Revocable Trusts
What is a Revocable Trust?
A revocable trust is a special document used to manage your assets during your lifetime, and at your death distribute those same assets without going through “probate.” The document is called a “trust agreement,” sometimes called a “declaration of trust.” The parties to the agreement are the “grantor” who creates and funds the trust, the “trustee” who manages the trust, and the “beneficiary.” This type of trust is called revocable because you can do just that, revoke the trust or amend it during your lifetime as long as you are competent. You can be the trustee, or you can appoint an individual, bank, or trust company to be the trustee.
Revocable trusts are popular planning devices because you do not give up control of your assets. You can change the beneficiaries at any time until your death or incapacity. You remain in charge of the investing and can withdraw income and principal as you wish.
Some of the reasons you may want to create a revocable trust are to avoid probate or avoid the appointment of a Guardian for your property if you are incapacitated. The Trustee managing your trust property can be given careful instructions and guidance from you on the investment and distribution of the trust property.
Revocable trusts are also called “will substitutes” because they can and usually do have the same provisions for the distribution of your estate at your death as your will.
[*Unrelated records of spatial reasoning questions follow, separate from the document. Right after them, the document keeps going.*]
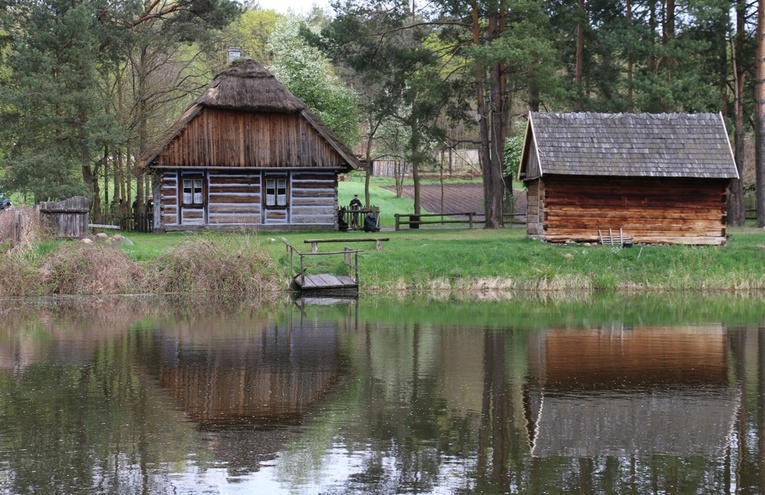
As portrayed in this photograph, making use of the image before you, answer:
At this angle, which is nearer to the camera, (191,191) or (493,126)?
(493,126)

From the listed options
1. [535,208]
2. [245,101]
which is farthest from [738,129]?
[245,101]

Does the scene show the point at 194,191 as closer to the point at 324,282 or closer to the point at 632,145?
the point at 324,282

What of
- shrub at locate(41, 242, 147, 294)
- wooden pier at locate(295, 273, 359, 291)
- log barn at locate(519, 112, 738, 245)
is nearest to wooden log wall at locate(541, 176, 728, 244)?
log barn at locate(519, 112, 738, 245)

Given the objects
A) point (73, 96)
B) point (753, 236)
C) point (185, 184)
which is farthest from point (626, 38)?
point (73, 96)

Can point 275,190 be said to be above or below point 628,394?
above

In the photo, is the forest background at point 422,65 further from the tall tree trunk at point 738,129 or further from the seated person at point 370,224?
the seated person at point 370,224

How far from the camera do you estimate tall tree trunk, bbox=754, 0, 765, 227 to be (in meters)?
35.1

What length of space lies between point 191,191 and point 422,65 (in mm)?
10926

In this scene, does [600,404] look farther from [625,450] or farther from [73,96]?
[73,96]

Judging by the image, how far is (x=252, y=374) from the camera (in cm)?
1480

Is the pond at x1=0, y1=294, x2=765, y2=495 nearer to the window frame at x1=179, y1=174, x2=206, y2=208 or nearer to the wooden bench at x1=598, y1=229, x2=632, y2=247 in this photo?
the wooden bench at x1=598, y1=229, x2=632, y2=247

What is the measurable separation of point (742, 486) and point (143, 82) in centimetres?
3851

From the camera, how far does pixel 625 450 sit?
1048cm

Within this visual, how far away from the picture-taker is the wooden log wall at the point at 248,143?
127 feet
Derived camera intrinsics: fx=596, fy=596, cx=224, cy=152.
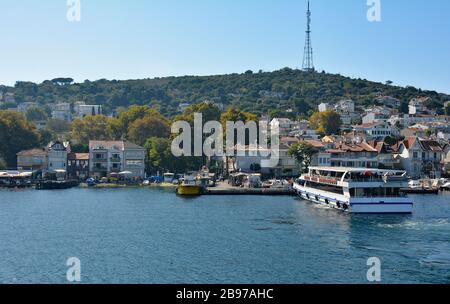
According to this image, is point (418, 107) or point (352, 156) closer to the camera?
point (352, 156)

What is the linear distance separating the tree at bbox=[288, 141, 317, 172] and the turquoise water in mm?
22863

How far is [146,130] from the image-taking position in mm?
92750

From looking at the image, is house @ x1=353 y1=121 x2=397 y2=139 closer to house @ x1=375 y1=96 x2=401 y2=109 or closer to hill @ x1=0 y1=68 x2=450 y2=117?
hill @ x1=0 y1=68 x2=450 y2=117

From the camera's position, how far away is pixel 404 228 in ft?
121

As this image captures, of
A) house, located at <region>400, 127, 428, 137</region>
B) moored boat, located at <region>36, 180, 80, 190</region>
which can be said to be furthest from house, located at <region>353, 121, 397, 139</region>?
moored boat, located at <region>36, 180, 80, 190</region>

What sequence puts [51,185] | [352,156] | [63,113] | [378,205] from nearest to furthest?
[378,205], [51,185], [352,156], [63,113]

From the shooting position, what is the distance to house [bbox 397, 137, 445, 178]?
256 feet

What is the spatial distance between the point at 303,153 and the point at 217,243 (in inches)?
1676

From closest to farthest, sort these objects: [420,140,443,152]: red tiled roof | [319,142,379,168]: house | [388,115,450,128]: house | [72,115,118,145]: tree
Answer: [319,142,379,168]: house → [420,140,443,152]: red tiled roof → [72,115,118,145]: tree → [388,115,450,128]: house

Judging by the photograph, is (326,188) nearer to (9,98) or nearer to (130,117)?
(130,117)

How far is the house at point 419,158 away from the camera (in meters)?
78.1

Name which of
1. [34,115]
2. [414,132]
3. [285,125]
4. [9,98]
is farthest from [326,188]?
[9,98]
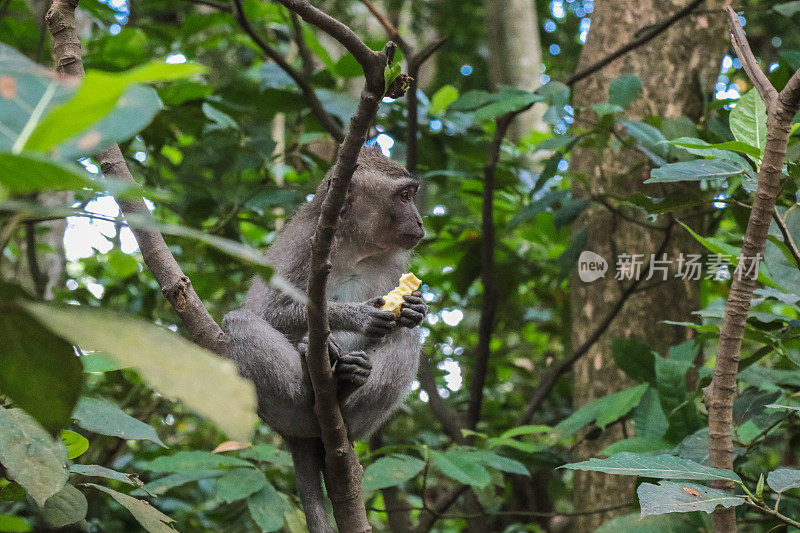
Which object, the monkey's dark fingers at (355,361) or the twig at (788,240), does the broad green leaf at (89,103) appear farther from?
the monkey's dark fingers at (355,361)

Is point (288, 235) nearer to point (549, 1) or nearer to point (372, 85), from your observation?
point (372, 85)

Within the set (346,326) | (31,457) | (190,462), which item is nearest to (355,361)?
(346,326)

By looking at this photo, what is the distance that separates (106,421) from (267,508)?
1357 mm

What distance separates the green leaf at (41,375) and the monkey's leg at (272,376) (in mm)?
2218

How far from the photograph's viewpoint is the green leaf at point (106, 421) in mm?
2490

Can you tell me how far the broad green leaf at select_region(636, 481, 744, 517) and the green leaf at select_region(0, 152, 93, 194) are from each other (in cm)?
178

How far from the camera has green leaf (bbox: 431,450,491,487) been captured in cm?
371

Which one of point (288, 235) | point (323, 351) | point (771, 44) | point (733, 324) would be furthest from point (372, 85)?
point (771, 44)

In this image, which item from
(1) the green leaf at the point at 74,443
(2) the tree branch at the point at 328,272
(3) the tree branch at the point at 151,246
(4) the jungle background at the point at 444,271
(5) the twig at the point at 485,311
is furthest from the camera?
(5) the twig at the point at 485,311

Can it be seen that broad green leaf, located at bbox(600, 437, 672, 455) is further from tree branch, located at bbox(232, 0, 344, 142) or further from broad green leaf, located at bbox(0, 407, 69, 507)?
tree branch, located at bbox(232, 0, 344, 142)

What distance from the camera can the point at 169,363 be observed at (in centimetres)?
96

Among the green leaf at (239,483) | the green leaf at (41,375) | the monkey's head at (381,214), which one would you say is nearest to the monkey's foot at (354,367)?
the green leaf at (239,483)

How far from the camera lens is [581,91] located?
5875mm

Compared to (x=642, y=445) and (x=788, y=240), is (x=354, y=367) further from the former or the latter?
(x=788, y=240)
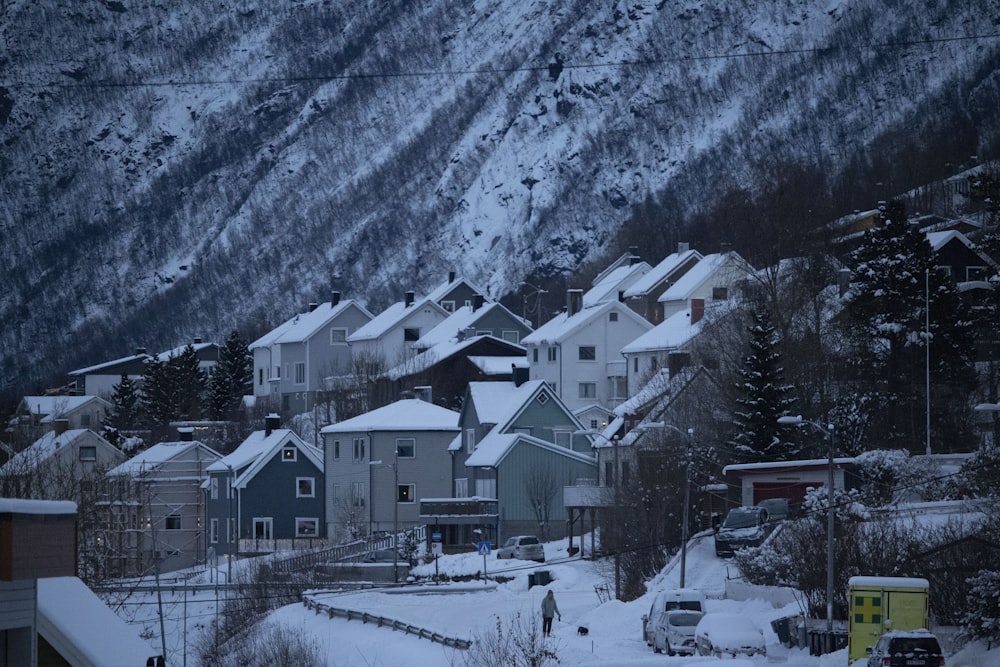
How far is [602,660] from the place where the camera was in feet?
142

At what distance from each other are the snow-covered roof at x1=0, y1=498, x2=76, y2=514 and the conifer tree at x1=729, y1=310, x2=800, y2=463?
51.0 metres

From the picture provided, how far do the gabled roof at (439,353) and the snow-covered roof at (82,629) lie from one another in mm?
93502

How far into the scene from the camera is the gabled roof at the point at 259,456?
94000 mm

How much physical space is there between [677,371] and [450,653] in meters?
43.0

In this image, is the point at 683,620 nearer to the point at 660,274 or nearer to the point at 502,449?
the point at 502,449

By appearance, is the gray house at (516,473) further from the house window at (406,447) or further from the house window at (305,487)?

In fact it is common to combine a will, called a “pour over will” with the trust to make sure your assets are added to the trust at your death and distributed according to your wishes. Relying on a pour over will to add assets to a trust is not recommended. To avoid probate, your assets should be transferred to the trust during your life. This is called “funding” the trust. Not all assets can be transferred to a revocable trust. Consult your attorney or tax advisor before transferring assets to a trust.
The choice of a trustee is critically important. Although the trustee has strict duties under law, they largely administer your trust without court supervision. This reduces costs, but makes abuse of your trust and confidence easy to do. You simply must not appoint anyone to this role that has not demonstrated trustworthiness. It is better to appoint a Bank or Trust Company as trustee if your assets justify the added expense.
Certain trust provisions may not be in a beneficiary’s best interest and can cost them valuable support if receiving Medicaid or other benefits. A revocable trust should be prepared by an attorney with experience in estate planning and trust drafting to protect not only your wishes, but the beneficiaries of your estate.